Dr David Richmond, President of the Royal College of Obstetricians and Gynaecologists (RCOG), said it was "desperately disappointing" that the recommendations within the report were the same as those in a similar report of 15 years ago. Refusing to accept these stillbirths as "unavoidable tragedies", he said:

We can and should do better by the 1,000 families affected each year in the UK.

Professor Elizabeth Draper, Professor of Perinatal and Paediatric Epidemiology at University of Leicester, pointed out the "missed opportunities" in the provision of antenatal care, but praised midwives for the quality of their bereavement care:

We found examples of excellent bereavement care where midwives had provided long term support for families in a way that surpassed normal expectations, high quality interpreter services when these were needed as well as a high standard of post mortems.

In the UK today, almost one in every 200 babies is stillborn and one third of these occur when the pregnancy has reached full term.

How was the study carried out?

  • The study was carried out on singletons (sole births) not affected by a congenital anomaly.
  • A random representative sample of 133 of these babies who were stillborn in 2013 was selected.
  • The pregnancy notes were assessed for all 133 and 85 were reviewed in detail against national care guidelines by a panel of clinicians - including midwives, obstetricians and pathologists - who considered every aspect of the care.

What did the enquiry find?

  • More than half of all the selected stillbirths had at least one element of care that required improvement which may have made a difference to the outcome. (These were normally-formed, singleton pregnancies that had gone to full term, but died "antepartum" - prior to birth).
  • Two thirds of women with a risk factor for developing diabetes in pregnancy were not offered testing – a missed opportunity for closer monitoring.
  • National guidance for screening and monitoring growth of the baby was not followed for two thirds of the cases reviewed.
  • Almost half of the women had contacted their maternity units concerned that their baby’s movements had slowed, changed or stopped. In half of these cases there were missed opportunities to potentially save the baby including a lack of investigation, misinterpretation of the baby’s heart trace or a failure to respond appropriately to other factors.
  • A good standard of bereavement care was provided for parents immediately following birth including the offer of an opportunity to create memories of their baby.

Cathy Warwick, Chief Executive of The Royal College of Midwives (RCM), said:

The RCM welcomes this important report. It is imperative that it does not sit on the shelf but instead is translated into practice and service change. We owe it to women and their families to do everything we can to prevent avoidable antenatal stillbirths.
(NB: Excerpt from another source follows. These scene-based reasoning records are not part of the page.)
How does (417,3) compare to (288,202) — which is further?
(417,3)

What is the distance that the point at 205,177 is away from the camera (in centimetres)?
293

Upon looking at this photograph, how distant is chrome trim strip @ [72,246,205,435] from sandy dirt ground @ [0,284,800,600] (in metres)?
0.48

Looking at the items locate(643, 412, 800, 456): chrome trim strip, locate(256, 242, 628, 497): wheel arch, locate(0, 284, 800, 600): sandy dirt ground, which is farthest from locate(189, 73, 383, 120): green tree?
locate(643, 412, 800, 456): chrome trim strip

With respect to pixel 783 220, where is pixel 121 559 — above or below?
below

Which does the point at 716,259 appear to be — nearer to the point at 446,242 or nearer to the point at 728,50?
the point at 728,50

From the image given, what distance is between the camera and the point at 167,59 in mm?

Health Minister, Ben Gummer, said:

“This is further evidence of the urgent need for change - we need to do everything we can to reduce the number of families going through the heartache of stillbirth and ensure the NHS is one of the very best and safest places to have a baby across the world. 

“Last week we launched our ambition to halve stillbirths, neonatal deaths, maternal deaths and neonatal brain injuries, through cutting-edge technology and multi-disciplinary training. The MBRRACE-UK recommendations will help the NHS to further improve and shape future, safer care."
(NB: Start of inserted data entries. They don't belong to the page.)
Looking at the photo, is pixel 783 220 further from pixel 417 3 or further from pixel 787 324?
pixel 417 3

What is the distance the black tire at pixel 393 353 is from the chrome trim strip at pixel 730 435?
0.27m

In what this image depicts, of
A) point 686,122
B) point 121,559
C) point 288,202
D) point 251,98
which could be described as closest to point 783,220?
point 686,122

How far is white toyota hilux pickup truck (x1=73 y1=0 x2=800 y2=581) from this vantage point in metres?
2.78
Some key areas for action identified in the report:

  • Routine measurement of the baby’s growth and detailed plotting of the growth at each antenatal appointment from 24 weeks of pregnancy.
  • Management of reduced fetal movements and identification of additional risk factors.
  • All parents of a stillborn baby should be offered a post-mortem. This offer should be clearly documented in the mother’s notes.
  • All parents should be offered a follow-up appointment with a consultant obstetrician to discuss their care, the actual or potential cause, chances of recurrence and plans for any future pregnancy.
  • A summary of the follow-up appointment should be written in plain English and sent to the parents and their GP.

The study was carried out by a team of academics, clinicians and charity representatives, called MBRRACE-UK.